Face aux nombreuses procédures impliquant l’économie dit « de partage », pouvez-vous nous éclairer sur le travail de la Commission européenne ?
La Commission a lancé deux études attendues fin juillet, l’une sur « le transport de passagers par taxi, la location et le covoiturage », l’autre sur les enjeux liés aux consommateurs de l’économie collaborative. Le 2 juin 2016, elle a également publié une communication générale sur l’économie collaborative. À travers cette communication, la Commission adopte une approche plutôt libérale et favorable à un assouplissement de certaines restrictions envers ces nouveaux acteurs. Si elle ne statue pas sur la nature juridique des plates-formes en tant « qu’entreprise de transport » ou de « service de la société d’information », enjeu fondamental pour définir un cadre réglementaire approprié, elle revient sur la distinction entre « particuliers » et « professionnels ». Alors que la législation européenne ne définit pas à partir de quel stade un particulier proposant des services rémunérés devient un professionnel soumis à des obligations réglementaires plus strictes, la Commission se positionne, quant à elle, en faveur d’une distinction via des seuils (fondés sur le chiffre d’affaires) à partir desquels un « particulier » deviendrait « professionnel »…

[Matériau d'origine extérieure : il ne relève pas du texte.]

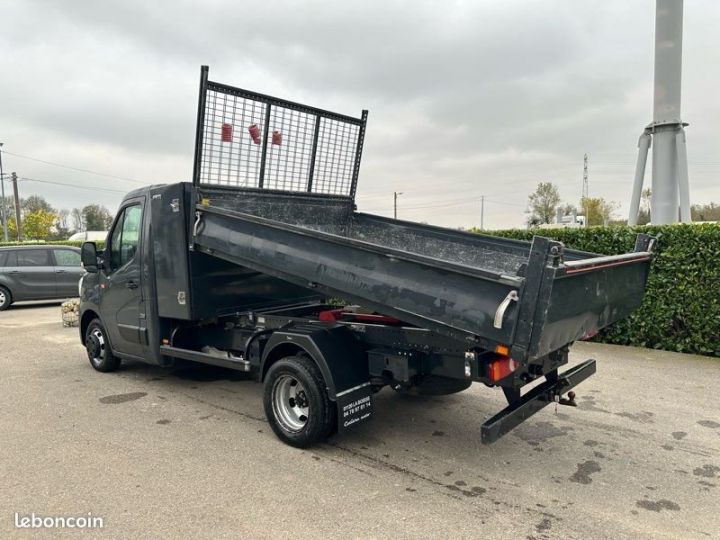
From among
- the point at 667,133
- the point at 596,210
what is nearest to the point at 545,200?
the point at 596,210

N’y a-t-il pas incohérence entre la position de l’UE et l’organisation du transport particulier de personnes ?
Le développement rapide des plates-formes dans le secteur des transports peut expliquer le manque de cohérence entre la Commission, garante du bon fonctionnement du marché intérieur, et les États membres qui ont été amenés à prendre des mesures sans attendre la Commission. Dans cette perspective, la question de savoir si les plates-formes sont affiliées à des « entreprises de transport » ou à des « services de l’information » est au cœur des débats. Pour l’instant, la Commission attend l’avis de la Cour de justice de l’Union européenne sur différentes affaires qui opposent Uber à plusieurs États membres, notamment en Espagne et en France. Ces avis seront déterminants dans l’orientation que prendra la Commission sur le statut juridique des plates-formes. Si ces dernières sont définies en tant que « services de la société de l’information », elles tombent sous la réglementation de la directive de 2006 relative aux services dans le marché intérieur, qui ne s’applique pas aux transports ; si elles sont classées en tant que « sociétés de transport », les États membres auront plus de latitude pour réglementer leurs activités. Les premiers retours de la Cour de justice aux juridictions nationales sont attendus fin 2016.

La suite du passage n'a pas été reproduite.